#### Task description:
Count the lines in the entries below that contain the word "open" and reply with only that number.

BEGIN Dataset content

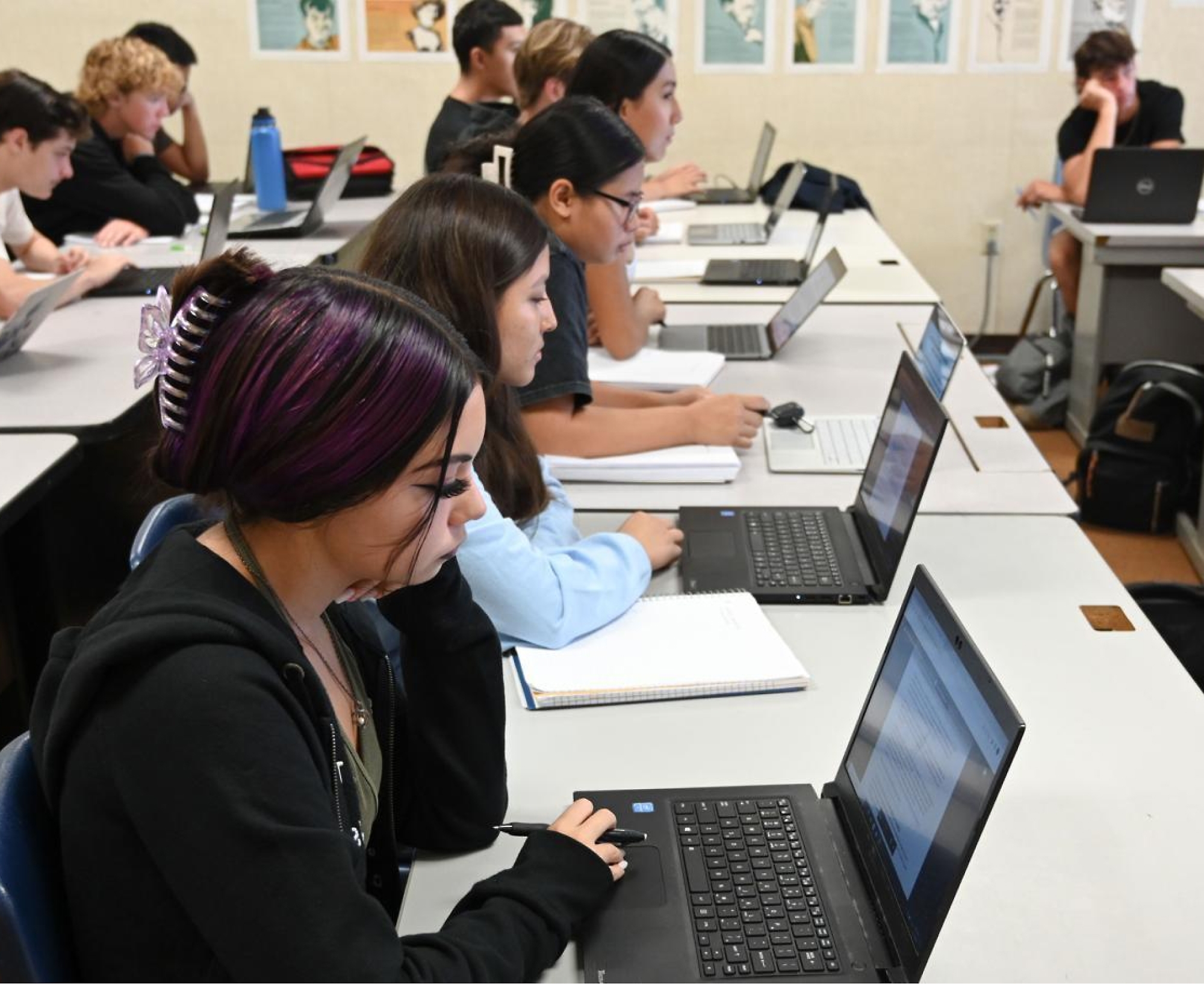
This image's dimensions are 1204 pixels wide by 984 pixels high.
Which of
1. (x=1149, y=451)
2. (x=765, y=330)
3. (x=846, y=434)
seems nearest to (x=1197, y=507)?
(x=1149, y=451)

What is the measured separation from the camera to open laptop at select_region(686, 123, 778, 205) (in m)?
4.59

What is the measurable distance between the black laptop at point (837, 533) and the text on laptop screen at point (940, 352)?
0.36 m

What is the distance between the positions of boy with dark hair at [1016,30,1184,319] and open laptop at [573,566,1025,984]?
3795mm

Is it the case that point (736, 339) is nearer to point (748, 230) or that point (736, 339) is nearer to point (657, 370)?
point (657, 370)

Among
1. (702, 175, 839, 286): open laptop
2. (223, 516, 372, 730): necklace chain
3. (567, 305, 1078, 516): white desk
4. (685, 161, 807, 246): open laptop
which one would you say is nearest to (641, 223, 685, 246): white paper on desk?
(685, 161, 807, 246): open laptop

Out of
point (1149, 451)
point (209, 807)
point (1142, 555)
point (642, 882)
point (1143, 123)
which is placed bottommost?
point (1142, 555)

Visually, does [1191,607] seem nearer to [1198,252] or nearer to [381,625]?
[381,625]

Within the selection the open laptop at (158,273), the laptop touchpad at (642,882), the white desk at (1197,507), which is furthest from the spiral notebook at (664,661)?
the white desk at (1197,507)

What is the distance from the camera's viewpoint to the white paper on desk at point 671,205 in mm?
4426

END Dataset content
BEGIN Dataset content

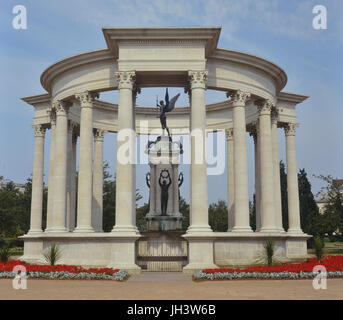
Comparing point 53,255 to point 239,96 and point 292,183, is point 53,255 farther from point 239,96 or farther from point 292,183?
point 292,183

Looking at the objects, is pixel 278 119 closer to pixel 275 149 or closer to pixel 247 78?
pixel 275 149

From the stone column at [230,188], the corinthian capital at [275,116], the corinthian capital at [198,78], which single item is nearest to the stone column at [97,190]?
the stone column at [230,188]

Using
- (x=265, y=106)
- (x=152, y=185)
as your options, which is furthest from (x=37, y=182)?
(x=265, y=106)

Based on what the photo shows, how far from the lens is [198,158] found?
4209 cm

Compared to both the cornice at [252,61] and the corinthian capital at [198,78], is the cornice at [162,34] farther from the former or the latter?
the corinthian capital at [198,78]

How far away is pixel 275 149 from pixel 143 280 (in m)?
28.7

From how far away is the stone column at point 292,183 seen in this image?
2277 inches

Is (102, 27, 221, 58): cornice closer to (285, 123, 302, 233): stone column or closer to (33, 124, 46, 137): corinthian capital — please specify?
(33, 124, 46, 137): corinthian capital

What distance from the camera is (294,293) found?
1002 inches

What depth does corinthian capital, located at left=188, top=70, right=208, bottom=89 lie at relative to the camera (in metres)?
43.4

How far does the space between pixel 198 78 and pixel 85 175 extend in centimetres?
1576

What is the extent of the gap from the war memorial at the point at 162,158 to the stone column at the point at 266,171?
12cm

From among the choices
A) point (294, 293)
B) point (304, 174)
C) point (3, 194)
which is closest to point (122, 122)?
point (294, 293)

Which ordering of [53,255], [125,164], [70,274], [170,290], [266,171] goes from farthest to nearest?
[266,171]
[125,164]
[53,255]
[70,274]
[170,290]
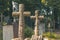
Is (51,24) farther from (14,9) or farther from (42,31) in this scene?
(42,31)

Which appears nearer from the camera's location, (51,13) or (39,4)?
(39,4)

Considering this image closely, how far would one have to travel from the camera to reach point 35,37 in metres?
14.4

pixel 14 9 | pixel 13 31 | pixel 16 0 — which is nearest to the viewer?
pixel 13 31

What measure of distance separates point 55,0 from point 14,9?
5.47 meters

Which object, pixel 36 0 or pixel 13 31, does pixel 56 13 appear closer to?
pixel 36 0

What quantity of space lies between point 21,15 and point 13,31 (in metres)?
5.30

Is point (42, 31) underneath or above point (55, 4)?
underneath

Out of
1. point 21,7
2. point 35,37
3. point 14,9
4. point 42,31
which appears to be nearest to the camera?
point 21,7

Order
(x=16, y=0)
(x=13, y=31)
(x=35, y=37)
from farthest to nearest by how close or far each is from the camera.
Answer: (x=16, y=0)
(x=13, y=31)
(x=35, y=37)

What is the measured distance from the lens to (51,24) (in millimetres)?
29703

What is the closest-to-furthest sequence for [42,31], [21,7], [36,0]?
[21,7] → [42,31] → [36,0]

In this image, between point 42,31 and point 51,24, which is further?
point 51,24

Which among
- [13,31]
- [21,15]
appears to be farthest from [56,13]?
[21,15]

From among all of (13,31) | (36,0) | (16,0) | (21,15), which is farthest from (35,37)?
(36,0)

END Dataset content
BEGIN Dataset content

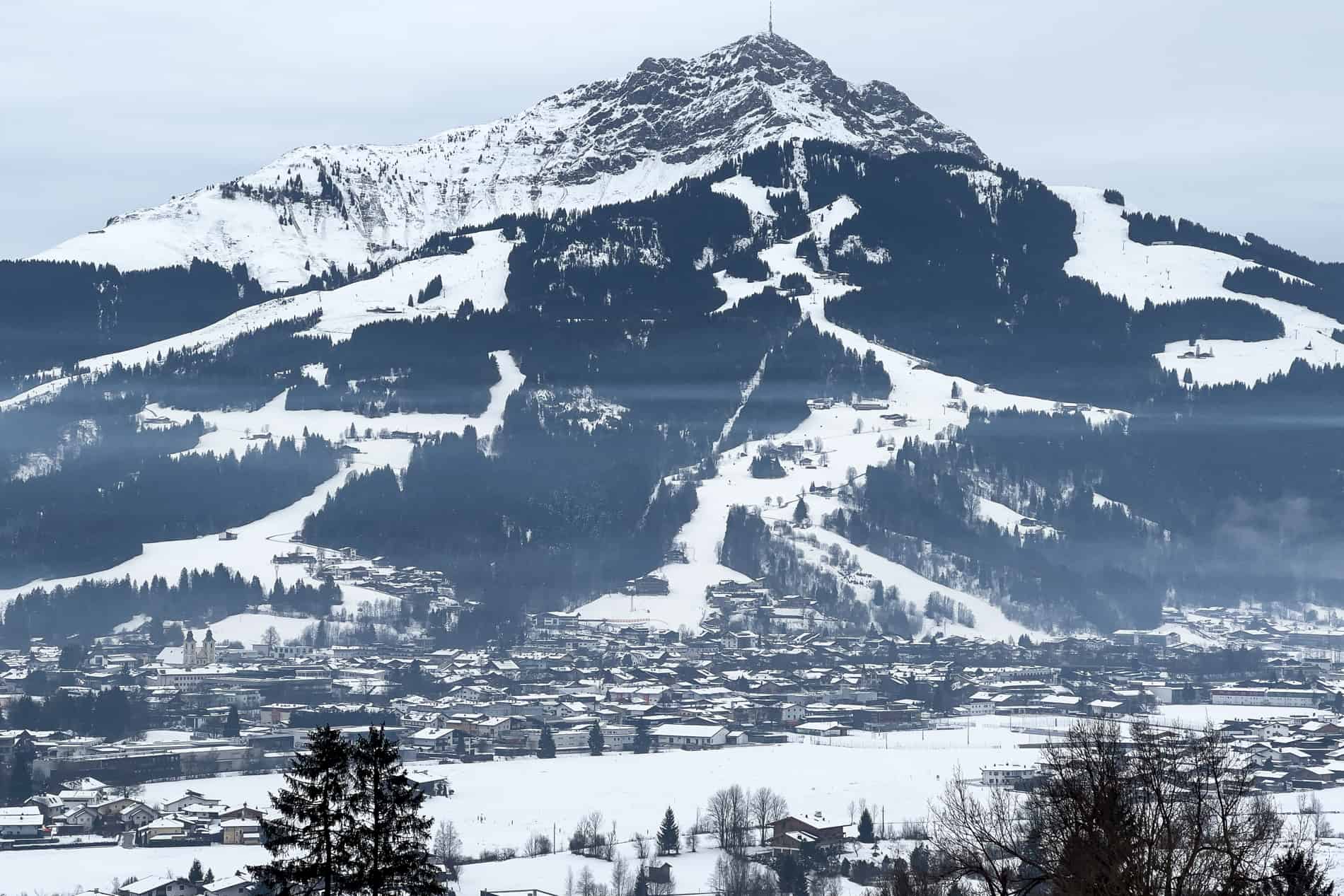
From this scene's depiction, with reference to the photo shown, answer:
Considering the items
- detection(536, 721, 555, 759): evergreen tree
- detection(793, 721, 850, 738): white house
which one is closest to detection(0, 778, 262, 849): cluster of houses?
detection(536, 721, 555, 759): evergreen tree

END Dataset content

#### Written response:
6